Some major environmental damage done by ethanol is carbon dioxide (CO2) released by plowing pristine land, filling in wetlands, and millions of pounds of fertilizer seeping into water supplies.  For a list of environmental sins uncovered by the AP study, click on this link.

green_purchasing_shadowThe story omits any reference to the fact that ethanol production creates a larger carbon footprint than if it were not used at all.  From the perspective of sustainability, the story cites how many so called environmentalists and scientists have banded together to urge rejection of corn-based ethanol as bad environmental policy. Nevertheless, the Obama administration stands by it, highlighting its economic benefits to the farming industry while completely ignoring the consequential environmental damage.

The story proceeds to take a whack at drilling and fracking for oil and gas, alleging without proof that “environmental damage is well documented and severe.”  This unsupported allegation was disappointing.  However, this ellipsis may be due more to the authors’ unfamiliarity or confusion over directional drilling and recent advances in hydraulic fracturing  technologies rather than bias.

The story cites the Obama administration’s push to reduce greenhouse gasses and curtail global warming while silent on the hot controversy over whether global warming exists at all.

Some of us scientific types remember the story in Time magazine  from the early 1970s declaring that the consequence of man’s economic activity and disregard for the planet would lead to a new Ice Age within ten years.  This stunning tilt at windmills is now ignored by the current wave of “environmentalists” who continue Chicken Little’s “the sky is falling” hysteria.  Worse yet, despite the abundant evidence to the contrary, continue to predict the environmental Apocalypse.

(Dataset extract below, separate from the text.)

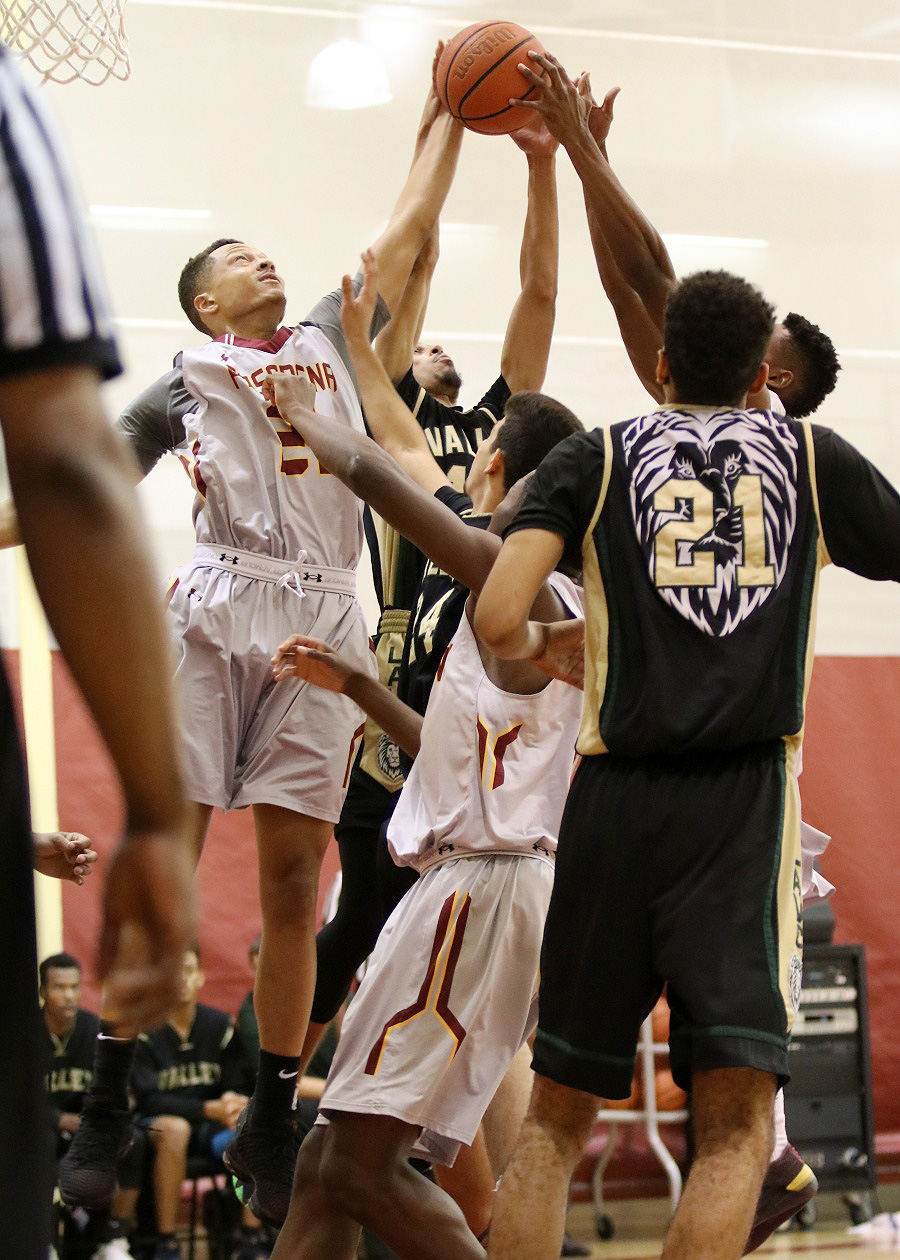 Chris Blount goes up for a rebound in PCC's win over LA Valley Friday night, photo by Richard Quinton.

The 1980s came and went without a new Ice Age but political “greenies” remain undaunted.  This is a reminiscent of the chronic predictors of the end of the world.  It may come, but just not at any known time.  Instead of the term “global warming”, a departure from the trend 40 years ago, the new vogue term du jour is the thoroughly undefinable term “climate change”  .  This group now refers to the “consensus” among a fraction of scientists worldwide  of which only 75% believe in global warming.